Фрагменты речи влюбленного — страница 40 из 42

Каждый раз, когда он надевает эту одежду (в которой и умрет), Вертер переряжается. Во что же? В восхищенного влюбленного: он магически воссоздает эпизод восхищения, тот момент, когда он оказался ошеломлен Образом, Он столь сильно замкнут в этом синем одеянии, что мир вокруг упраздняется: только мы двое; посредством него Вертер формирует себе детское тело, в котором, не оставляя чего-либо вовне, соединяются фаллос и мать. Этот перверсивный костюм под именем «костюм a la Вертер» носили по всей Европе поклонники романа.

Вертер, Лакан

Я гнусен

ЧУДОВИЩНЫЙ. Субъект внезапно осознает, что он сдавливает любимый объект в тиранических сетях: он чувствует, как из жалкого становится чудовищным.


1. В «Федре» Платона речи софиста Лисия и, первоначально, Сократа (до того, как последний отрекся от своих слов) обе построены на одном принципе: любящий невыносим (своей тягостью) любимому. Следует каталог несносных черт: любовник не может снести, чтобы кто-либо был выше или равен ему в глазах его любимого, и старается унизить любого соперника; он удерживает любимого в стороне от отношений с множеством людей; он пользуется тысячью неблаговидных ухищрений, поддерживая любимого в неведении, с тем чтобы тот знал только то, что исходит от влюбленного в него; он тайно желает гибели тем, кто наиболее дороги любимому, — отцу, матери, родственникам, друзьям; он хочет, чтобы у любимого не было ни семьи, ни детей; его вседневная настойчивость утомительна; он не может остаться один ни днем, ни ночью; хотя сам и старый (что докучает и само по себе), он устраивает полицейскую тиранию, все время подвергая любимого лукаво-подозрительной слежке, между тем как сам ничуть не возбраняет себе быть впоследствии неверным и неблагодарным. Итак, что бы он сам ни думал, сердце влюбленного полно дурных чувств: его любовь не благородна.

Платон


2. Любовный дискурс удушает другого, который не находит никакого места для своих собственных слов под этой массой речи. Дело не в том, что я мешаю ему говорить, но я умею смещать местоимения: «Я говорю, а ты меня слушаешь; итак, мы есть» (Понж). Подчас я с ужасом осознаю этот переворот: я считал себя чистым субъектом (подчиненным субъектом — хрупким, чутким, жалким), а тут вижу, как превращаюсь в нечто тупое, что слепо прет и давит все своим дискурсом; я, любящий, оказываюсь нежелателен, в одном ряду с разными докучными — теми, кто тяготит, стесняет, лезет не в свое дело, требует, все запутывает, смущает (или проще: с теми, кто говорит). Я потрясающе в себе обманулся.


(Другой обезображен своей немотой, как в тех ужасных снах, где любимый человек предстает перед нами с совершенно стертым низом лица, безротым; а я, говорящий, тоже обезображен: солилоквия превращает меня в монстра, в огромный язык.)

- _ОБЯЗАТЕЛЬНЫЕ ЗАДАНИЯ_:
a: Под каким именем, согласно отрывку о речи влюбленного, носили по всей Европе костюм поклонники романа?
b: Определите, согласуются ли с отрывком о речи влюбленного следующие утверждения: (i) в «Федре» Платона речи Лисия и Сократа построены на одном принципе; (ii) любящий хочет, чтобы у любимого были семья и дети; (iii) любовный дискурс удушает другого. Каждый ответ подтвердите точной цитатой из отрывка.
c: Продолжите отрывок о речи влюбленного, начав сразу после его последнего предложения.

- _ПРЕДОСТАВЛЕННЫЙ МАТЕРИАЛ_:

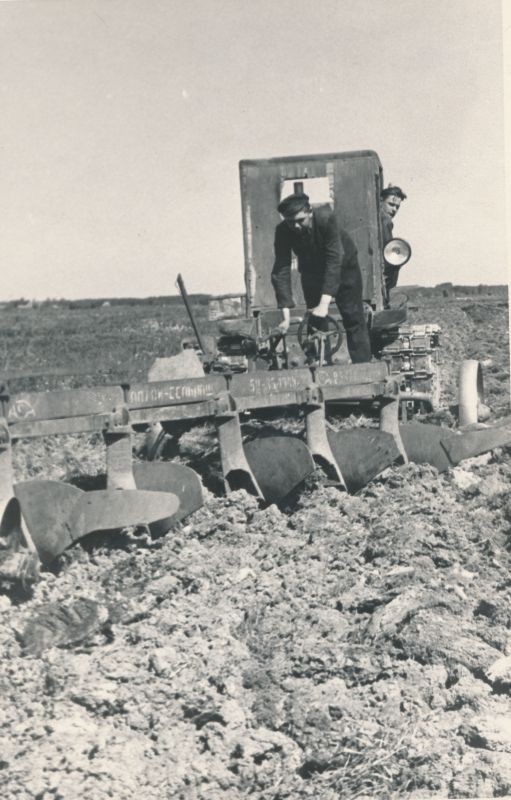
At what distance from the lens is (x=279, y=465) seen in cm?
515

- _СПИСОК ОТВЕТОВ_:
a: Под именем «костюм a la Вертер».

b:
(i) Да: «обе построены на одном принципе».
(ii) Нет: «он хочет, чтобы у любимого не было ни семьи, ни детей».
(iii) Да: «Любовный дискурс удушает другого».

c:
Я люблю тебя

Я-ЛЮБЛЮ-ТЕБЯ. Фигура относится не к объяснению в любви, не к признанию, но к повторяющемуся изречению любовного возгласа.


1. После первого признания слова «я люблю тебя» ничего больше не значат; в них лишь повторяется — загадочным, столь пустым он кажется, образом — прежнее сообщение (которое, быть может, обошлось без этих слов). Я повторяю их вне всякой релевантности; они выходят за рамки языка, куда-то уклоняются, но куда?

Я не смог бы без смеха расчленить это выражение. Как! с одной стороны оказывается «я», с другой — «ты», а посередине связка из рассудительного (ибо оно лексично) чувства. Кто же не почувствует, сколь подобное расчленение, при том что оно сообразно с лингвистической теорией, искажает выбрасываемое наружу одним движением? Любить не существует в инфинитиве (разве что благодаря металингвистическим ухищрениям); у этого слова появляется субъект и объект в то самое время, когда оно произносится, и я-люблю-тебя должно слышаться (а здесь — читаться) на манер, например, венгерского языка, который говорит одним словом: szeretlek, — как если бы французский, отрекшись от своих славных аналитических добродетелей, стал агглютинирующим языком (а именно агглютинация здесь и имеется). Малейшее синтаксическое искажение разрушает этот блок; он находится как бы вне синтаксиса и не подвержен никакой структурной трансформации; он ни в чем не эквивалентен своим субститутам, хотя их сочетание и может произвести тот же смысл; я могу целыми днями твердить я-люблю-тебя, но при этом, быть может, никогда не смогу перейти к «я люблю его»: мне претит загонять другого в синтаксис, в предикативную конструкцию, в язык (единственное, что допустимо сделать с я-люблю-тебя, — придать ему расширение именем: Ариадна, я люблю тебя, говорит Дионис).

R.H., Ницше[225]


2. У я-люблю-тебя нет языковых применений. Это слово в той же степени, что и слово ребенка, не подпадает ни под какое социальное принуждение, оно может быть возвышенным, торжественным, невесомым, оно может быть эротическим, порнографическим. В социальном отношении это слово-гуляка.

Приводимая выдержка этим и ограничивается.